Первые недели мы таскали брус и собирали дома, как фигуры из спичек. Бифо доверили столовую и штаб, поэтому с соседом по грузовику мы видели друг друга несколько раз, впрочем, на ходу. Кроме них здесь работали венгры, итальянцы, румыны, чьей бригадой я начал руководить, а в конце концов под исступленный колокольный звон с церкви пригнали русских. Они два часа влачились от станции Оден-ле-Тиш, и в конце концов в лагерь явилась страшная процессия: испачканные робы, развалившиеся ботинки, запах дерьма. Комендант Бютнер все уяснил и после дезинфекции оставил их на несколько дней в покое. Меня перевели к ним в барак и назначили бригадиром. Нехотя, лежа, свернувшись клубком на холодных полатях, они объяснили мне, что к чему.
Около года назад их всех, пленных из разных шталагов, отсортировали по профессии — искали в первую очередь механиков, электросварщиков и фрезеровщиков — и отвезли в место под названием Дора, которое тут же прозвали Дырой. Их новый лагерь вбурили прямо в скалы, точнее, в тоннели, выдолбленные в горе. Четырехэтажные нары стояли в боковых штольнях, а на свет божий в первые месяцы несчастных вообще не выводили — день и ночь они скручивали ракеты, которые, судя по подслушанным разговорам инженеров, могли долететь до Англии и поразить цель с погрешностью в сотню метров. Соседи собирали истребители «фокке-вульф». Их фабрика занимала высокую, широкую и бесконечно тянувшуюся пещеру, освещаемую круглыми лампами, свисающими из-под потолка. В штольнях же было тесно и сыро, при этом часто не хватало воды и умываться приходилось, помочившись в ладони. Температура не менялась: восемь градусов. День смешивался с ночью, в ушах постоянно стоял гул, и даже приученный не просыпаться от шума мозг будил своего обладателя, когда раздавались взрывы, продлевающие тоннели. Нескольких месяцев им хватило, чтобы понять, что в таких условиях, без солнечного света, свежего воздуха и сколько-нибудь жирной еды они превратятся в червяков. Однако это понимание не означало никаких действий, так как сбежать из тоннеля или поднять бунт было невозможно — из-за секретности Дыру охраняли тщательнее, а сил у подземных жителей осталось мало. Ракетчики решили, что терять нечего, и стали портить изделия. Кто-то сыпал в топливный бак рваный картон, а одна команда там просто устроила urinoir. Испытывали ракеты на взлет здесь же, в отдельном блоке, и когда испорченный экземпляр не взлетел, комиссия тут же выяснила почему.

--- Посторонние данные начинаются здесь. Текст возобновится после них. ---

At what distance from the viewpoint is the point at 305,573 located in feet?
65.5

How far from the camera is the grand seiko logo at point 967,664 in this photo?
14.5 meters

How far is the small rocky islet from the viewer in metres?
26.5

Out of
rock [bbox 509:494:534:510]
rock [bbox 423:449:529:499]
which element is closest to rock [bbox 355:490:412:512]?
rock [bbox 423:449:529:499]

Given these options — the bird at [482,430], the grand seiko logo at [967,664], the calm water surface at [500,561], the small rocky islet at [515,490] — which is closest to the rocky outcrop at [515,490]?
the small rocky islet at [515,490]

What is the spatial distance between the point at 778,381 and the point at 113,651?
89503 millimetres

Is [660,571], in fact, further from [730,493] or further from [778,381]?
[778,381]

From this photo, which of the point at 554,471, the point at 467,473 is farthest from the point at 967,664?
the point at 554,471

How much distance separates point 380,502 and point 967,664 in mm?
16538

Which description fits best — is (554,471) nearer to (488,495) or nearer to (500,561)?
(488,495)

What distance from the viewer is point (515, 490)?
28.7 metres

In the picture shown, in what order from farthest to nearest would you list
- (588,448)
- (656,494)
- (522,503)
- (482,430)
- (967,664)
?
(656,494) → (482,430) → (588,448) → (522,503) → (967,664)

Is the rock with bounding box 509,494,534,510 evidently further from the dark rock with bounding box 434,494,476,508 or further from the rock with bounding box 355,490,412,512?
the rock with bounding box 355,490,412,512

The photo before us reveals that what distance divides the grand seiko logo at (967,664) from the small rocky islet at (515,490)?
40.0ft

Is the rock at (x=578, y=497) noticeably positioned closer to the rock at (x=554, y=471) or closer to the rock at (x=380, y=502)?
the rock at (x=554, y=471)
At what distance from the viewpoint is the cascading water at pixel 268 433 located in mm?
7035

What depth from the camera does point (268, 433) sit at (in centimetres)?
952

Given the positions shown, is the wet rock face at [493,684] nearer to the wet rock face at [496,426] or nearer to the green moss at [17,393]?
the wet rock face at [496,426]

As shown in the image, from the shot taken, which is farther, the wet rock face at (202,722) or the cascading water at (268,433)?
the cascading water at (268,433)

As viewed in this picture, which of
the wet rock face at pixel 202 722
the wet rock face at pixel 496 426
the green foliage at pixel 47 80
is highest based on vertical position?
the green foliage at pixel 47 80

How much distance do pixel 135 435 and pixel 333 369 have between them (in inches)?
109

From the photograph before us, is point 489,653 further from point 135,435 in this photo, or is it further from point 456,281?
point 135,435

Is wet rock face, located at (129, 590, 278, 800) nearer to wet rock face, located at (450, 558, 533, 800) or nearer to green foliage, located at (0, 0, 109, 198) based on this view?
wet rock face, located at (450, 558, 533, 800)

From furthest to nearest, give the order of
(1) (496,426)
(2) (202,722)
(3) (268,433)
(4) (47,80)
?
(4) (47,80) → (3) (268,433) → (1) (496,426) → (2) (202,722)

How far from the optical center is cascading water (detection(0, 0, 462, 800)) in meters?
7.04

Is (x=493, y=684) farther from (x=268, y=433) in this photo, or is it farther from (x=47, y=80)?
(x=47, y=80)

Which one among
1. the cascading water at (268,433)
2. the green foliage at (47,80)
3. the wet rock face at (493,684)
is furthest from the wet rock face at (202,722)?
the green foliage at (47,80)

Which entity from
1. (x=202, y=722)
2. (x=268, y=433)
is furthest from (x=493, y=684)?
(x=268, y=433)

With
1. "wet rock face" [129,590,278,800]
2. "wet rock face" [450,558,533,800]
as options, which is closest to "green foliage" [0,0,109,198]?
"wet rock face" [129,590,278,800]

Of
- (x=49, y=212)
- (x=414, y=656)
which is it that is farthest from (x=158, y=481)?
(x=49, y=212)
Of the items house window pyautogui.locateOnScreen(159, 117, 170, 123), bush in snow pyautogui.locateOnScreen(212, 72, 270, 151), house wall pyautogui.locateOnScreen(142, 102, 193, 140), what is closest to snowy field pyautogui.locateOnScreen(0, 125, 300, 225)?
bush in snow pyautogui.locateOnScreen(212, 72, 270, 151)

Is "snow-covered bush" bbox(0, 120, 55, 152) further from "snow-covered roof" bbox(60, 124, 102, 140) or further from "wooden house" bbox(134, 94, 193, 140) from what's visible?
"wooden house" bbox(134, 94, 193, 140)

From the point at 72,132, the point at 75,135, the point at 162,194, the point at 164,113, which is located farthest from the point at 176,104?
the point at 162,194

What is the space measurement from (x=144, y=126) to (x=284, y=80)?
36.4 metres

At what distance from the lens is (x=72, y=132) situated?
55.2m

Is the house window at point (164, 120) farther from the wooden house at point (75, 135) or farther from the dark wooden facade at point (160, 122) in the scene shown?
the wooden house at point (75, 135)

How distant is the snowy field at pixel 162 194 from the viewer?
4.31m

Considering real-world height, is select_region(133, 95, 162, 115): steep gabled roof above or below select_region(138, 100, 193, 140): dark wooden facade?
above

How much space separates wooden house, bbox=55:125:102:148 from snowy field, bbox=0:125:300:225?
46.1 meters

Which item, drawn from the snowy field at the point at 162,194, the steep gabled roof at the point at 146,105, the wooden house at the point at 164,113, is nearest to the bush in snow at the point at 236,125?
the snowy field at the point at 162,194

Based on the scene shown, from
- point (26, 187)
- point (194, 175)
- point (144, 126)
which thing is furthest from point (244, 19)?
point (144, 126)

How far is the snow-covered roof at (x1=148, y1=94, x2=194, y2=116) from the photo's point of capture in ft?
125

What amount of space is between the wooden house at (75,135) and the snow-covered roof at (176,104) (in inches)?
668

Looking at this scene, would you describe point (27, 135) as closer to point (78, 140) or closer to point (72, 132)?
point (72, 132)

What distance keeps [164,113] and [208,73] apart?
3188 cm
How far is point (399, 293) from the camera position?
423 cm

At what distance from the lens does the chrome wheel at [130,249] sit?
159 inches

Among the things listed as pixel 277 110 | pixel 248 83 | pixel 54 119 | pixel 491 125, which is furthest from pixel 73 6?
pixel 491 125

Блокфюрер пролистал записи и выяснил, кто в тот момент какой имел наряд. Пятнадцать саботажников повели на казнь. На подземную площадь согнали всех, включая конторских машинисток, и заставили смотреть, как мостовой кран опускает балку, к ней подцепляют перекладину, к которой прикреплены петли, и кран, как бездушный циклоп, поднимает свою длань, вздергивая механиков.
Возможно, из-за этого инцидента, а может, и по другому поводу в Дыру прилетел сам министр военного производства. Комендант велел вымыть хлоркой нары, но кто-то из знающих немецкий язык подслушал их разговор с шуцхафтлагерфюрером — и все решили не усердствовать, чтобы произвести на министра самое отталкивающее впечатление; вдруг это что-то изменит. Они преуспели: комиссия недалеко ушла по тоннелю, потому что офицеров начало тошнить. Худой оберштурмбаннфюрер, молодой, но похожий на бледного старика с лошадиным лицом, сначала глядел полными ужаса глазами, а потом спохватился, отвел коменданта в сторону и зашипел что-то недовольное. Комендант для приличия оправдывался, но не очень прикладывал к тому усилия и не скрывал, что рад, что добился от министра дополнительного снабжения и переноса бараков за пределы пещеры, на воздух. Оберштурмбаннфюрер так и не понял, что prisonniers и руководство фабрики оказались практически заодно и обвели его вокруг пальца, и наверняка потом хвастал, что спас от голода несчастных, указав министру на их страдания. После этого визита всех узников перевели в наземные бараки, и они вновь увидели солнце. Также министр решил, что эльзасские шахты годятся для новых ракетных фабрик, и предписал коменданту отправить туда людей. Тот и на сей раз схитрил, сбыв в Тиль самых слабых и потерявших веру в возвращение.